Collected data
━━━━━━━━

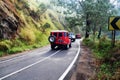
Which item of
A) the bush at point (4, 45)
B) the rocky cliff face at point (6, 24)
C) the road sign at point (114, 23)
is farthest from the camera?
the rocky cliff face at point (6, 24)

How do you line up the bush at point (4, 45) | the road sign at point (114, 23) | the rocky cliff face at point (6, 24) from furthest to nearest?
1. the rocky cliff face at point (6, 24)
2. the bush at point (4, 45)
3. the road sign at point (114, 23)

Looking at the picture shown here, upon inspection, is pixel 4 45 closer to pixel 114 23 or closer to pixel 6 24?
pixel 6 24

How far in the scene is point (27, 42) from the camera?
99.6ft

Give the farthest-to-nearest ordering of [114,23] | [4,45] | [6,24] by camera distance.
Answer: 1. [6,24]
2. [4,45]
3. [114,23]

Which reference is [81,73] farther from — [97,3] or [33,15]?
[33,15]

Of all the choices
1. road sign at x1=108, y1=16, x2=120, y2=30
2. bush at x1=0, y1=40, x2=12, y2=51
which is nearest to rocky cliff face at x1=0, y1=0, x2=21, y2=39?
bush at x1=0, y1=40, x2=12, y2=51

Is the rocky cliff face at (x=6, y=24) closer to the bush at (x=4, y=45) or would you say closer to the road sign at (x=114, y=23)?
the bush at (x=4, y=45)

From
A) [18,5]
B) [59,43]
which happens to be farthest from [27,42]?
[18,5]

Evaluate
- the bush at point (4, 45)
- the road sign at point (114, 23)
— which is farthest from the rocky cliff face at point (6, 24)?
A: the road sign at point (114, 23)

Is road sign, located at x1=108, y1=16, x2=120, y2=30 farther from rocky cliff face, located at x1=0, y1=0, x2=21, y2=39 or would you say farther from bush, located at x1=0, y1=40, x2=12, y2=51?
rocky cliff face, located at x1=0, y1=0, x2=21, y2=39

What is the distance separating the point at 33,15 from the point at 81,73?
1435 inches

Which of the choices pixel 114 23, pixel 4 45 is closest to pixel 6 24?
pixel 4 45

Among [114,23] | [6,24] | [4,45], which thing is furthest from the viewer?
[6,24]

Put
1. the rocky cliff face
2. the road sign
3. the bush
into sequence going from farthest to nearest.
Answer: the rocky cliff face, the bush, the road sign
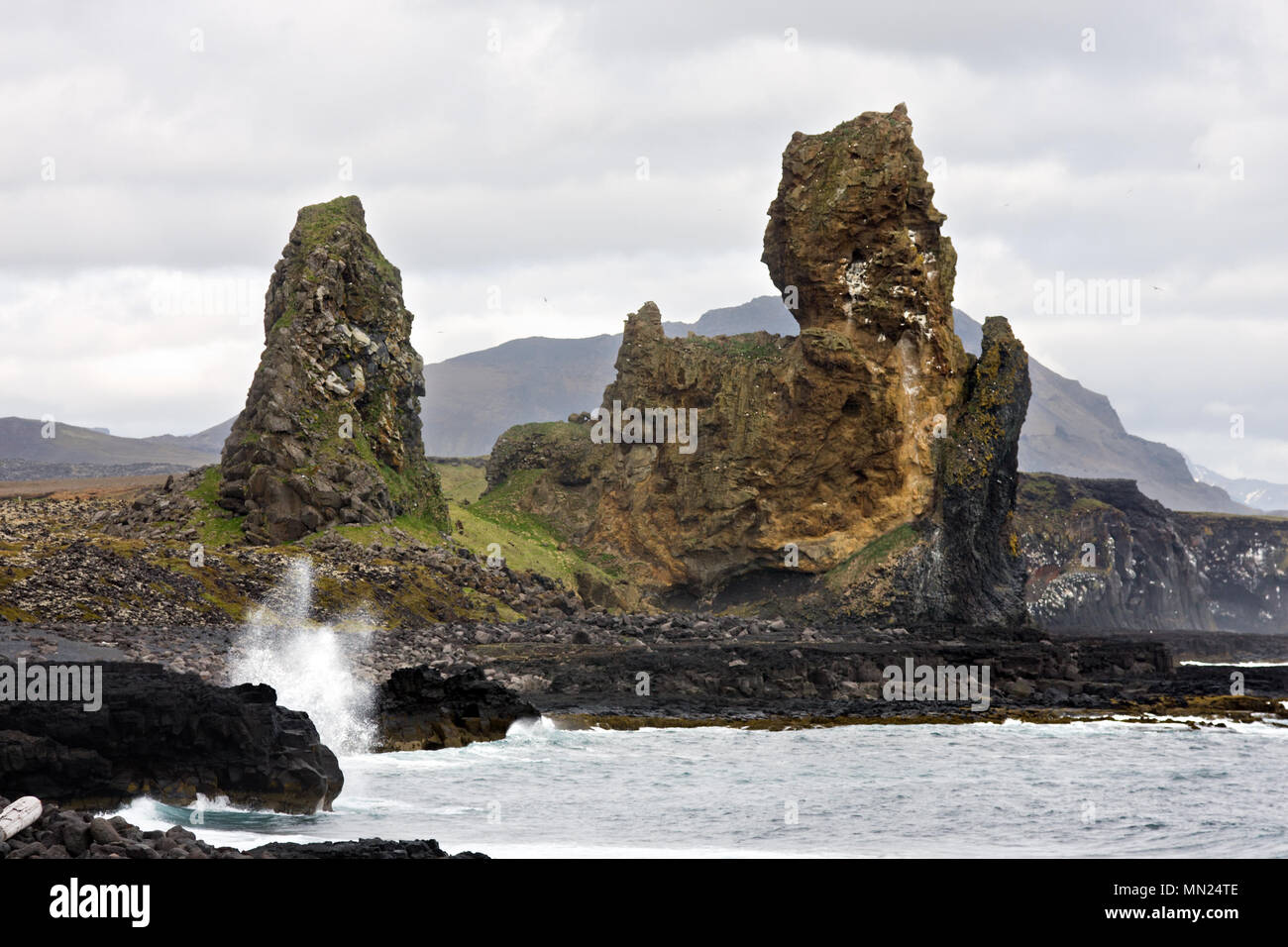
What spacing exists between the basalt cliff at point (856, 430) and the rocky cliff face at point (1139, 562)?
37.4 m

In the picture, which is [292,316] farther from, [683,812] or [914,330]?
[683,812]

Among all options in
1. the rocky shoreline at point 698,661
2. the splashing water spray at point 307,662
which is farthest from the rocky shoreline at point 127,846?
the rocky shoreline at point 698,661

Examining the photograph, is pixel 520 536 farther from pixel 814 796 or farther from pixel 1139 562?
pixel 1139 562

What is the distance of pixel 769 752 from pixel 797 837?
431 inches

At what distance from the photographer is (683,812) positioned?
24250 millimetres

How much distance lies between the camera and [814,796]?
26.2 meters

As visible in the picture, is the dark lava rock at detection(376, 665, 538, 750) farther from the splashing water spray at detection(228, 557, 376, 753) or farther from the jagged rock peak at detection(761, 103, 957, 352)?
the jagged rock peak at detection(761, 103, 957, 352)

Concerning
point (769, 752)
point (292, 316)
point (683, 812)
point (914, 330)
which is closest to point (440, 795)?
point (683, 812)

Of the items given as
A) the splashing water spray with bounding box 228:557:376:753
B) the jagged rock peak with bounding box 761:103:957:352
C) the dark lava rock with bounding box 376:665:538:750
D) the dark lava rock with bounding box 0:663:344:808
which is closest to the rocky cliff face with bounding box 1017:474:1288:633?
the jagged rock peak with bounding box 761:103:957:352

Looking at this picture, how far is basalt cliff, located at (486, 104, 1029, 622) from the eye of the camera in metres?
65.1

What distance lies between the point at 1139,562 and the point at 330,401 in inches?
3179

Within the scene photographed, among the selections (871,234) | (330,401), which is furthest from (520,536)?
(871,234)

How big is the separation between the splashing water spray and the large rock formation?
20.3ft

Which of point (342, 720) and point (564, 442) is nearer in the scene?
point (342, 720)
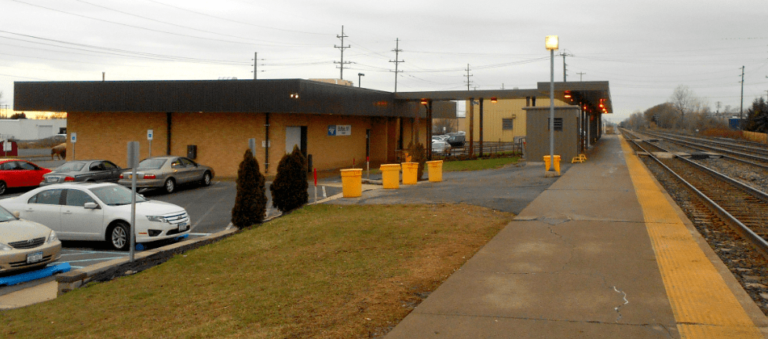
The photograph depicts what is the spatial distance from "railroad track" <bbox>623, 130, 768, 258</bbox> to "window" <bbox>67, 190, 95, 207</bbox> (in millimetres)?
12966

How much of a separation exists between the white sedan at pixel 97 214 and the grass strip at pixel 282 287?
169 centimetres

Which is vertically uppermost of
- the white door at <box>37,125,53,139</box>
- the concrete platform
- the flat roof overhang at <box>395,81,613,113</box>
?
the flat roof overhang at <box>395,81,613,113</box>

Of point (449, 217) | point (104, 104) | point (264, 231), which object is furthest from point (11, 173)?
point (449, 217)

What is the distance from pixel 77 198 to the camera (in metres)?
13.2

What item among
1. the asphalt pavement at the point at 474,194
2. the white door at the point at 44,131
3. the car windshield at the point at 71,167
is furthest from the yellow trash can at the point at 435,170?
the white door at the point at 44,131

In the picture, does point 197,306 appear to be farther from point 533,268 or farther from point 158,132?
point 158,132

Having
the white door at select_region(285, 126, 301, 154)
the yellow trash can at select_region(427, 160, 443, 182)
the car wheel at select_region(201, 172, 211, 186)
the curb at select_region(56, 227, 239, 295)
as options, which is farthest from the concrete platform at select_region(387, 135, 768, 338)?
the white door at select_region(285, 126, 301, 154)

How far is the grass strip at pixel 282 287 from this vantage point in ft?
20.4

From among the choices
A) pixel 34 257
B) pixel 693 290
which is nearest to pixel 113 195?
pixel 34 257

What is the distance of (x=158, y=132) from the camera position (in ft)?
103

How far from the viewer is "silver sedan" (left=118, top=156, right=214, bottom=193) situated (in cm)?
2208

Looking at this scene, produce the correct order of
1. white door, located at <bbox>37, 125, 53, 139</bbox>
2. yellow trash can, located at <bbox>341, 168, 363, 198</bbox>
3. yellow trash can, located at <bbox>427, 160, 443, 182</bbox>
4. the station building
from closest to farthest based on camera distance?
yellow trash can, located at <bbox>341, 168, 363, 198</bbox> < yellow trash can, located at <bbox>427, 160, 443, 182</bbox> < the station building < white door, located at <bbox>37, 125, 53, 139</bbox>

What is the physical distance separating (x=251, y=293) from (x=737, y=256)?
747 cm

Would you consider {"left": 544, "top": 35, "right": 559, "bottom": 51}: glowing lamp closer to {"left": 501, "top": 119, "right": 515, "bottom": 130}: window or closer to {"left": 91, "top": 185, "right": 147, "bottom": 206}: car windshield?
{"left": 91, "top": 185, "right": 147, "bottom": 206}: car windshield
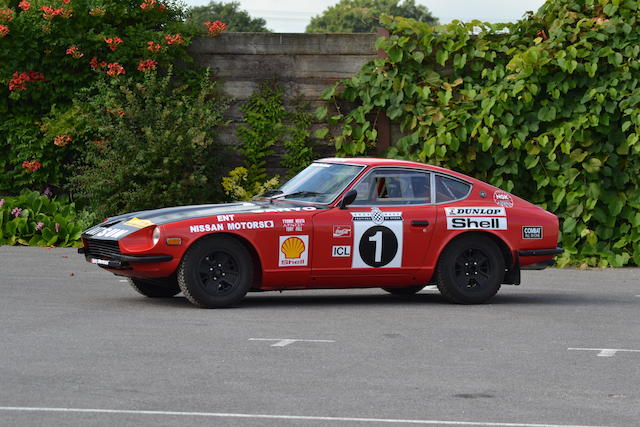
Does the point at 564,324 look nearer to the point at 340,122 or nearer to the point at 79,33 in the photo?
the point at 340,122

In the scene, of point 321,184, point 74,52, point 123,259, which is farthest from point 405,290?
point 74,52

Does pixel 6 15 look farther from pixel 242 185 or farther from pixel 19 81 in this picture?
pixel 242 185

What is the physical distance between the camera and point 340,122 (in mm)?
16672

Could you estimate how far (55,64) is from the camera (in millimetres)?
16281

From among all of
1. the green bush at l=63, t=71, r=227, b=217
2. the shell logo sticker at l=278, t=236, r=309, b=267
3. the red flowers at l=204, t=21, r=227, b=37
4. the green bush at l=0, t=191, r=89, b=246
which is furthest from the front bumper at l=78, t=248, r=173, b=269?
the red flowers at l=204, t=21, r=227, b=37

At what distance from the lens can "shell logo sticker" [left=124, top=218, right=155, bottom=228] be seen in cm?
1038

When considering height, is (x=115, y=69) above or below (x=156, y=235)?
above

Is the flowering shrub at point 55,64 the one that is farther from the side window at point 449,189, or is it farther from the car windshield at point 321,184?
the side window at point 449,189

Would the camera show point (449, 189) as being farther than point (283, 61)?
No

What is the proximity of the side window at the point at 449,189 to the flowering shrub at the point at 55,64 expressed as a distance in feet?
19.7

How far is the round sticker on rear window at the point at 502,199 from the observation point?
37.9 ft

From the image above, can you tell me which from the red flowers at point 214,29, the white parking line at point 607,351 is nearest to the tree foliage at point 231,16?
the red flowers at point 214,29

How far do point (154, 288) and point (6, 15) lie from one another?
6228mm

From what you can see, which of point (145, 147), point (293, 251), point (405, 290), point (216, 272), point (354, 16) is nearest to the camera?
point (216, 272)
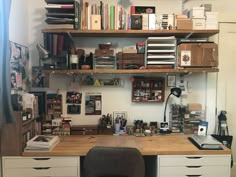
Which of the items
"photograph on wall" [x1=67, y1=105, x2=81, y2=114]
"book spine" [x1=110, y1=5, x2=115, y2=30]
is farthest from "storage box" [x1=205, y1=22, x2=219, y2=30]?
"photograph on wall" [x1=67, y1=105, x2=81, y2=114]

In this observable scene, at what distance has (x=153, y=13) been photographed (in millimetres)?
2695

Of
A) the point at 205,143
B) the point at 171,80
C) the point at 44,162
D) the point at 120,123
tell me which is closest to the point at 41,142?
the point at 44,162

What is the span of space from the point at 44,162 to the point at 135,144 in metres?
0.81

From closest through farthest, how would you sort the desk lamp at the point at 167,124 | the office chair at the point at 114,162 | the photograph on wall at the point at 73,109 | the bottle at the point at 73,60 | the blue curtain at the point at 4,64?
the blue curtain at the point at 4,64, the office chair at the point at 114,162, the bottle at the point at 73,60, the desk lamp at the point at 167,124, the photograph on wall at the point at 73,109

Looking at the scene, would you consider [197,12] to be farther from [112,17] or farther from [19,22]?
[19,22]

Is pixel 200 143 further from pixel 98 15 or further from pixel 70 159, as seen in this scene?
pixel 98 15

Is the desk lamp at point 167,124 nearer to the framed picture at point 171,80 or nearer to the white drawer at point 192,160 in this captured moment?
the framed picture at point 171,80

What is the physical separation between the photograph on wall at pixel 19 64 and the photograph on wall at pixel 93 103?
659 millimetres

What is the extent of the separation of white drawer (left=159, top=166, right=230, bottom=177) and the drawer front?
0.76 m

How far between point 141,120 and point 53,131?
96 cm

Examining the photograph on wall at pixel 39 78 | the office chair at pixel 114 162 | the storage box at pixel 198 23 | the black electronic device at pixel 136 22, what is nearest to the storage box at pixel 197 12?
the storage box at pixel 198 23

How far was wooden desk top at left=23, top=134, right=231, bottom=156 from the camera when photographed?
2.19 metres

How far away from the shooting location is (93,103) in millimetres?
2893

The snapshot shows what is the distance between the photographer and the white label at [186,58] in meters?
2.53
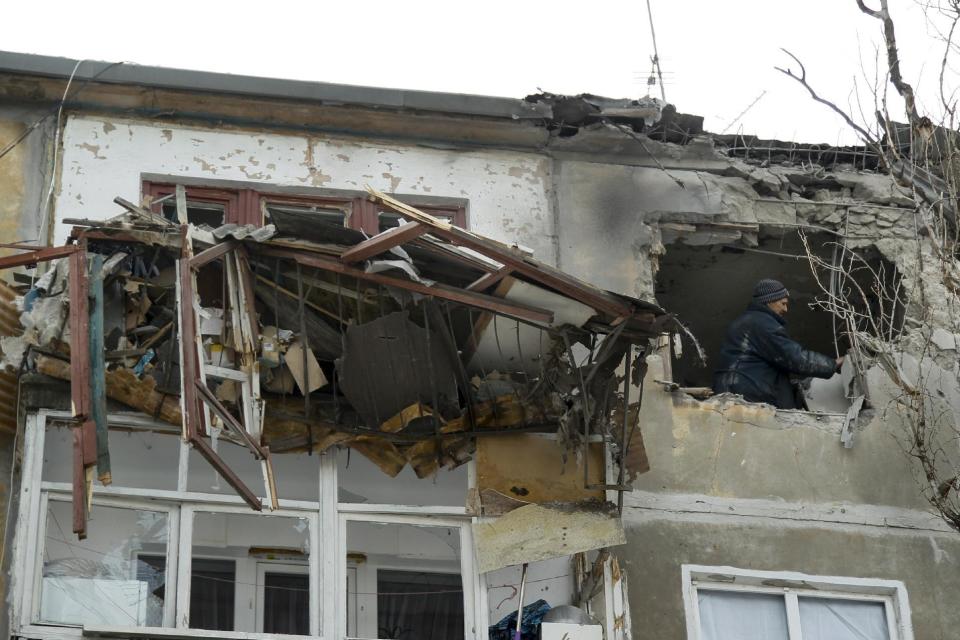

━━━━━━━━

The request
Rewrite every entry from the start of the entries down to the line containing "A: the road sign at point (114, 23)", swapping "camera" for "viewer" and keeping everything else unchanged. Omit the pictures from your answer.

Answer to this task
Which item of
A) the bush at point (4, 45)
B) the rocky cliff face at point (6, 24)
C) the road sign at point (114, 23)
is farthest from the viewer?
the rocky cliff face at point (6, 24)

How do you line up the bush at point (4, 45) | the road sign at point (114, 23) | the rocky cliff face at point (6, 24) from furthest to nearest?
1. the rocky cliff face at point (6, 24)
2. the bush at point (4, 45)
3. the road sign at point (114, 23)

Looking at the picture shown here, upon inspection, is pixel 4 45 closer to pixel 114 23 or closer to pixel 6 24?
pixel 6 24

How far in the scene is point (27, 42) from the viewer?
99.6ft

Give the farthest-to-nearest ordering of [114,23] | [4,45] | [6,24] by viewer distance.
Answer: 1. [6,24]
2. [4,45]
3. [114,23]

Which reference is [81,73] farther from — [97,3] or [33,15]?
[33,15]

Of all the choices
1. road sign at x1=108, y1=16, x2=120, y2=30
2. bush at x1=0, y1=40, x2=12, y2=51
which is nearest to rocky cliff face at x1=0, y1=0, x2=21, y2=39?
bush at x1=0, y1=40, x2=12, y2=51

Is the rocky cliff face at (x=6, y=24) closer to the bush at (x=4, y=45) or would you say closer to the road sign at (x=114, y=23)?
the bush at (x=4, y=45)

From
A) [18,5]
B) [59,43]
which happens to be farthest from [27,42]?
[18,5]

Evaluate
- the bush at point (4, 45)
- the road sign at point (114, 23)
— which is farthest from the rocky cliff face at point (6, 24)?
A: the road sign at point (114, 23)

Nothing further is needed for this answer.